Leur identité musicale repose sur un équilibre subtil, avec Monika Kabasele, chanteuse d’origine grecque et congolaise, qui apporte une voix habitée, nourrie de jazz, de traditions helléniques et d’un sens aigu de la narration. A ses côtés, Maïlys Mallet, chanteuse, autrice et compositrice qui ancre le projet dans une approche vocale puissante, héritée du jazz, du chant lyrique et d’un long travail sur les polyphonies et les percussions, et Clément Buffière, bassiste et multi‑instrumentiste qui relie les mondes avec force bouzouki, baglama, basse et production électronique qui se mêlent pour créer un pont sonore entre Smyrne, Athènes et Paris.   

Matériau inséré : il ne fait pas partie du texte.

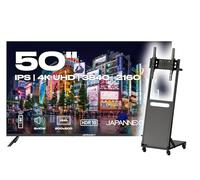JAPANNEXT Bundle : Ecran PC Grand Format 50" IPS 4K UHD (3840x2160) (+) Support en Acier pour TV & Écran 32-65 Pouces
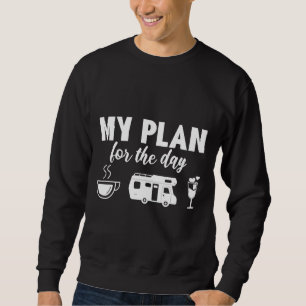 Min plan är dagskaffekampanjen Vin Lång Ärmad Tröja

En concert, Elektre déploie une énergie hypnotique pour un live lancinant, dansant, vibrant, où les voix se répondent, où les machines sculptent l’espace, où les cordes traditionnelles se frottent aux pulsations urbaines. Leur démarche rend hommage aux origines populaires et clandestines du rébétiko tout en l’habillant d’une parure résolument moderne.  

Si Elektre avait déjà posé les bases d’un langage musical hybride et audacieux, « Neon » en constitue l’affirmation la plus éclatante. L’album, pensé comme une traversée nocturne dans une ville imaginaire où Athènes et Paris se superposent, explore les zones de friction entre tradition et modernité, entre mémoire et futur, entre obscurité et lumière.

Dès les premières secondes, l’ouvrage installe un climat, nappes synthétiques crépitantes, percussions sèches, bouzouki traité comme une guitare électrique, voix qui surgissent comme des éclats de lumière dans une ruelle sombre. L’album porte bien son nom, il pulse, vibre, scintille, comme une enseigne lumineuse dans la nuit.

Les influences trap et reggaeton, déjà présentes dans l’ADN du trio, deviennent ici des moteurs rythmiques assumés. Elles ne cherchent jamais à dominer, elles servent de socle à un travail vocal d’une grande finesse, où les timbres de Monika et Maïlys se complètent, se superposent, se répondent.

Là où d’autres projets fusionnels se contentent d’un collage esthétique, Elektre propose une véritable réécriture du rébétiko. Les thèmes traditionnels tels que l’exil, la nuit, la marginalité, l’ivresse et la liberté sont revisités à travers une écriture contemporaine, parfois intime, parfois politique, toujours incarnée.

La production, signée en grande partie par Clément Buffière, est d’une précision remarquable, jamais démonstrative, toujours au service de l’émotion. Les voix, quant à elles, sont le cœur battant du disque, puissantes, sensibles, habitées.

Avec « Neon », Elektre signe un EP qui dépasse la simple fusion pour proposer une vision, celle d’un rébétiko du futur, ancré dans ses racines mais tourné vers un monde en mouvement. Un disque vibrant, audacieux, profondément humain, qui confirme le trio comme l’une des formations les plus passionnantes de la scène actuelle.